### Document extract ###
These and other features, aspects, and advantages of various embodiments of the present disclosure will become better understood with reference to the following description and appended claims. The accompanying drawings, which are incorporated in and constitute a part of this specification, illustrate example embodiments of the present disclosure and, together with the description, serve to explain the related principles.
Detailed discussion of embodiments directed to one of ordinary skill in the art is set forth in the specification, which makes reference to the appended FIGs., in which:
Reference numerals that are repeated across plural FIG.s are intended to identify the same features in various implementations.
Generally, the present disclosure is directed to a scalable and cost-efficient storage architecture for large-scale datasets, such as Internet-scale datasets that include very large numbers (e.g., billions) of data elements. More particularly, the present disclosure relates to a bifurcated storage architecture that includes a first data index stored by a first set of storage media and a second data index stored by a second set of storage media, where the first set of storage media has a lower latency than the second set of storage media.
According to an aspect of the present disclosure, the indexing of the dataset can occur over a number of storage periods. During the pendency of each storage period, any new data elements that are added to the dataset can be indexed into the first data index, while the majority (e.g., all) of the existing data elements of dataset can be indexed in the second data index. Then, upon expiration of the storage period, the new data elements included in the first data index can be transferred from the first data index stored by the first set of storage media to the second data index stored by the second set of storage media. Additionally or alternatively, all of the data elements indexed in the second data index can be updated (e.g., recomputed or otherwise re-indexed).
Thus, in some implementations, an information retrieval index can be split into two (e.g., partially overlapping) parts: fresh (e.g., new data elements introduced within the most recent storage period (e.g., the last 30 days)) and stable (e.g., all data elements existing in the dataset except those introduced within at least a portion of the most recent storage period (e.g., except elements introduced within the last 7 days).
### Stored data ###
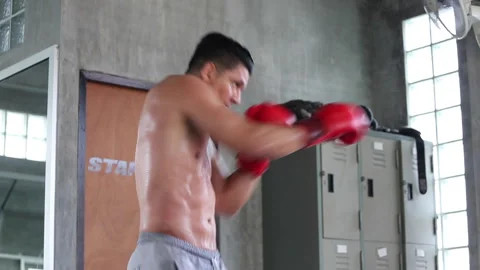 Fit man training punching air in gym. workout boxing exercise Stock Footage 246101798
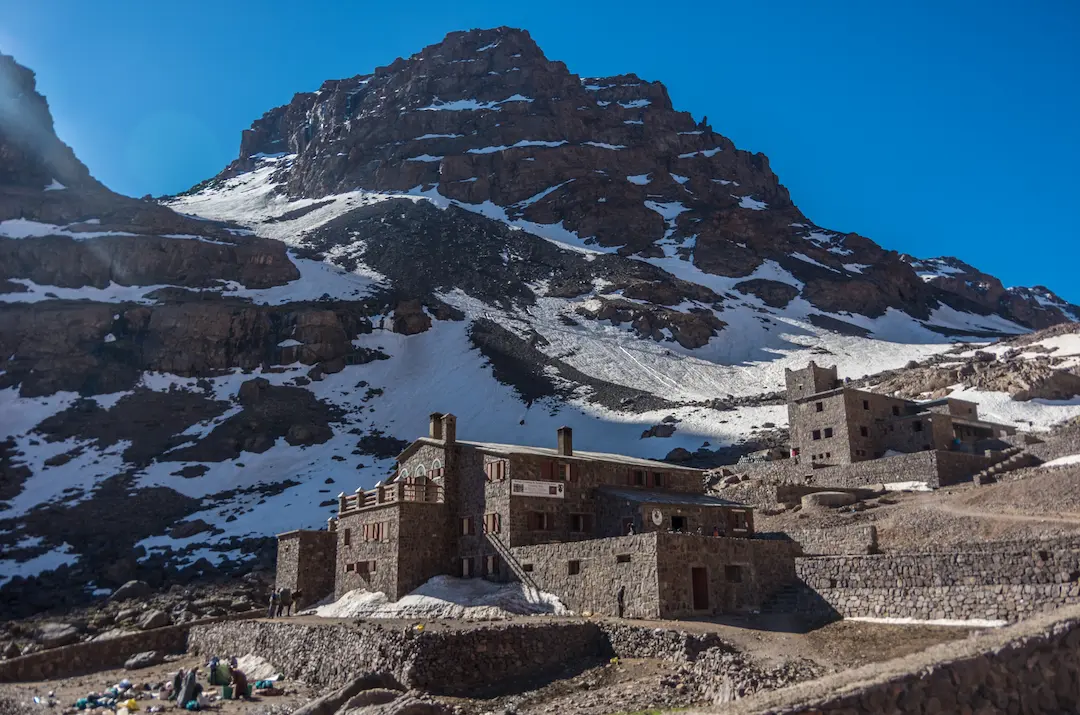 The high-altitude stone shelters of the Toubkal Refuge (3,207m), the primary base camp used by trekkers preparing to summit Mount Toubkal.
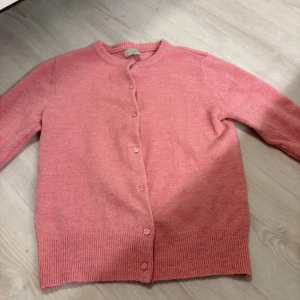 Rosa kofta från H&M i XS - Mysig rosa kofta från H&M i storlek XS. Koftan har rund halsringning, ribbade muddar och knäppning med matchande knappar framtill. Perfekt för lager-på-lager och enkel att styla till olika outfits.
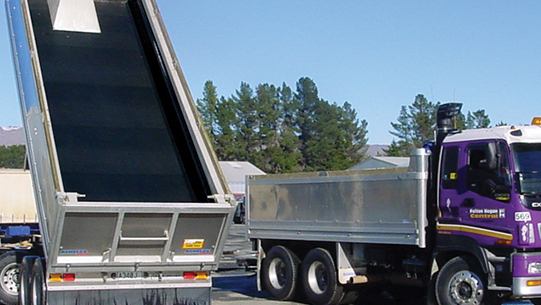 A large truck with a trailer parked alongside another.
###
• **Task brief**
Please answer these questions about the storage architecture description:
1. Which set of storage media has the lower latency?
2. During each storage period, which index receives new data elements added to the dataset?
3. What example period is given for the most recent storage period when describing the fresh part of the index?

• **Response area**
1. The first set of storage media, which stores the first data index.
2. The first data index.
3. The last 30 days.